The invention has particular application in designing weaving patterns and producing woven fabric samples having such patterns.
The design of woven fabric patterns involves a high degree of risk to a designer and pattern innovator due to the high costs and cumbersome nature of existing processes. Initially, the designer must develop ideas on paper and produce loom instructions. A loom has then to be `set-up`, a time consuming and labour-intensive process, meaning that from this point the designer is committed to a particular design. The sample then woven is of a minimum length of thirty meters but, as samples are frequently rejected, samples and thus great expense are often wasted. Hence, there is a tendency to use only tried and tested design templates and to modify these only slightly and slowly to reduce the reject rate. A reluctance for significant change results also in stereotyped designs.

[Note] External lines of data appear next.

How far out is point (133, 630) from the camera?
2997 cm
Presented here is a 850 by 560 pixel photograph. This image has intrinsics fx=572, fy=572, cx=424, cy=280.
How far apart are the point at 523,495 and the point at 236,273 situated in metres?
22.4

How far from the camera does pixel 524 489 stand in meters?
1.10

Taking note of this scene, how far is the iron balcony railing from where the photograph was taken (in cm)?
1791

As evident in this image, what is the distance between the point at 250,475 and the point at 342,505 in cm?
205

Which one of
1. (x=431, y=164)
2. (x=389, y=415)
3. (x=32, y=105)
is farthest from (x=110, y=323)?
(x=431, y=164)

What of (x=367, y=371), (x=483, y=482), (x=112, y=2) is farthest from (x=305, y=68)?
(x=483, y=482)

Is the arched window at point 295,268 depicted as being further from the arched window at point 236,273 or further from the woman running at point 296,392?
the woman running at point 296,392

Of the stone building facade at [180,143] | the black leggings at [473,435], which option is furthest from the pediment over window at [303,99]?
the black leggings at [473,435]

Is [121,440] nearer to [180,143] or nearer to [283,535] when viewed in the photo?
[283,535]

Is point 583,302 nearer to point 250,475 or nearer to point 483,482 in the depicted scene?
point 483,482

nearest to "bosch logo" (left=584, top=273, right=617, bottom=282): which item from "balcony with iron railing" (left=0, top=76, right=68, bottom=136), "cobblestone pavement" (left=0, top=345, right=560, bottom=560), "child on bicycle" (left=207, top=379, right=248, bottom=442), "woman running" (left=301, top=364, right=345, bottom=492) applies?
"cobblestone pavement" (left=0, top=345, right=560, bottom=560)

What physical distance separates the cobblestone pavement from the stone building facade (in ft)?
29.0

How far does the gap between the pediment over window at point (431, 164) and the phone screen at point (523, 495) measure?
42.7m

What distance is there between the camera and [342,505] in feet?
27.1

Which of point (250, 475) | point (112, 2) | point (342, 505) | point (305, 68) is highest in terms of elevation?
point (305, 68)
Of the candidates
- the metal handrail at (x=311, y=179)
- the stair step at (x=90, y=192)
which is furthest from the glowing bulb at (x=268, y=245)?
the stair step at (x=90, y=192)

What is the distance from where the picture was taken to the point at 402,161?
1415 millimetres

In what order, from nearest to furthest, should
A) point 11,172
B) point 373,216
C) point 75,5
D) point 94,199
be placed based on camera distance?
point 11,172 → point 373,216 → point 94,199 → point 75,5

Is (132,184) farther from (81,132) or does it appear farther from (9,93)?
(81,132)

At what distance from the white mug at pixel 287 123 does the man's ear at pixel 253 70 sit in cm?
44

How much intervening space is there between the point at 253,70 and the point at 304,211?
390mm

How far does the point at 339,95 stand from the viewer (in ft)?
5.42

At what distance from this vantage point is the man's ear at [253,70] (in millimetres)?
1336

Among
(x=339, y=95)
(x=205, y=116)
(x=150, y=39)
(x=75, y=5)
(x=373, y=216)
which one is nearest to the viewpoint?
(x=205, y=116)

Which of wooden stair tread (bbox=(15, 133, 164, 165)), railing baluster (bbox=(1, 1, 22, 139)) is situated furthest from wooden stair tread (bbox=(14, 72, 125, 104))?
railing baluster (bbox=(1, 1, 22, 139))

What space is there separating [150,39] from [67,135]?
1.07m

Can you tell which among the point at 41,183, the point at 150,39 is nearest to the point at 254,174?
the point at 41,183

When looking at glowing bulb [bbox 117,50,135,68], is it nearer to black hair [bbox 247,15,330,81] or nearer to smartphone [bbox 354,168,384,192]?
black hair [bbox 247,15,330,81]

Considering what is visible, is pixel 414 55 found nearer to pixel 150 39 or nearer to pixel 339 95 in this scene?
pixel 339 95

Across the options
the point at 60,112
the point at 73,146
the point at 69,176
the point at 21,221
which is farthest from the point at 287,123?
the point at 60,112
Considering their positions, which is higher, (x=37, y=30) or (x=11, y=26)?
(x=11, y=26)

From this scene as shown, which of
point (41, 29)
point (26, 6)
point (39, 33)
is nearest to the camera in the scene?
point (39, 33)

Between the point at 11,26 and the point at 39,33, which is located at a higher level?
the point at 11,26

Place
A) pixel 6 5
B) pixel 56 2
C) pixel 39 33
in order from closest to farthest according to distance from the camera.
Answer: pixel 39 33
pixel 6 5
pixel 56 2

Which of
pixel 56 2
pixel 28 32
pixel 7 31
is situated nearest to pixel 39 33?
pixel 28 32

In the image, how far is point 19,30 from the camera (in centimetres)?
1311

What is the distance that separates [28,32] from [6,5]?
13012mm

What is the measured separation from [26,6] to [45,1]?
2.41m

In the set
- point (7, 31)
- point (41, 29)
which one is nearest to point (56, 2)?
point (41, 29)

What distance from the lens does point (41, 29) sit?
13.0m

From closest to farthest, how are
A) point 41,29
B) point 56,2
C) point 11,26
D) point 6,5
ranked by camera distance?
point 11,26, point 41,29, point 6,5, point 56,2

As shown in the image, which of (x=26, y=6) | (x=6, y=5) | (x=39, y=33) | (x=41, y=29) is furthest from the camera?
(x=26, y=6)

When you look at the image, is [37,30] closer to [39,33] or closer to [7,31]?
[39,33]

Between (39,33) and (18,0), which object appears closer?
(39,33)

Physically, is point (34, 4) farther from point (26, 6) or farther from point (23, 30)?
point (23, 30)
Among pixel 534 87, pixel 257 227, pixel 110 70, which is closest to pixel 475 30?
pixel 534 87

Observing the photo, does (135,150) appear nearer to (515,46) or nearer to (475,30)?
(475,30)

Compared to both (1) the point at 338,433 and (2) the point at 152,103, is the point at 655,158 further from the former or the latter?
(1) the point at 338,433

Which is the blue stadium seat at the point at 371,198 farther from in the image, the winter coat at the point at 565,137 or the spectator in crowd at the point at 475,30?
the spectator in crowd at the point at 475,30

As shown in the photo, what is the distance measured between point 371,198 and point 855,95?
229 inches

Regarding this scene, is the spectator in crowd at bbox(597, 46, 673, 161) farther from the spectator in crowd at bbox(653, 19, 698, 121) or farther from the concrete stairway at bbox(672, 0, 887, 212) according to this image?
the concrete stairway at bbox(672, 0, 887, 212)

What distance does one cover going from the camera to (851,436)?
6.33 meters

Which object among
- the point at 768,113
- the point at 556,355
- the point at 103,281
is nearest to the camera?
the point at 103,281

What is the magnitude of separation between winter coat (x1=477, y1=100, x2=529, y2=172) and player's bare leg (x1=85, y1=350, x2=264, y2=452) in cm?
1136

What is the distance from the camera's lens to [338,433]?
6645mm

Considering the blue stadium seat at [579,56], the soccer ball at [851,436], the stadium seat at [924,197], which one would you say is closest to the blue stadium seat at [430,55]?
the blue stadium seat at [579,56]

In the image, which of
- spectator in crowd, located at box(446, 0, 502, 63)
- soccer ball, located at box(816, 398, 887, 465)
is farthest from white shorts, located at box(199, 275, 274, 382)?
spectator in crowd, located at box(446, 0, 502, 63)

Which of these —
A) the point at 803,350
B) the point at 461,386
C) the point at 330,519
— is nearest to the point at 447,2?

Industrial producers of textiles have tried to alleviate the problems and expense associated with this early stage in the evolution of fabrics by using `freelance` designers or design houses. This only displaces part of the problem, spreading the risk and expense over more organisations and introducing a greater time lag such that the whole system becomes even less responsive to changes in style or fashion.
Considerable time and money could be saved if designs could be visualised without samples or if there was an alleviation of the time consuming threading of the heald shafts or their equivalents, the movement of which forms the shed and dictates the fabric structure e.g. twill or plain, and an increase in the number of yarn types, thicknesses, counts and colours supplied by the warp beam.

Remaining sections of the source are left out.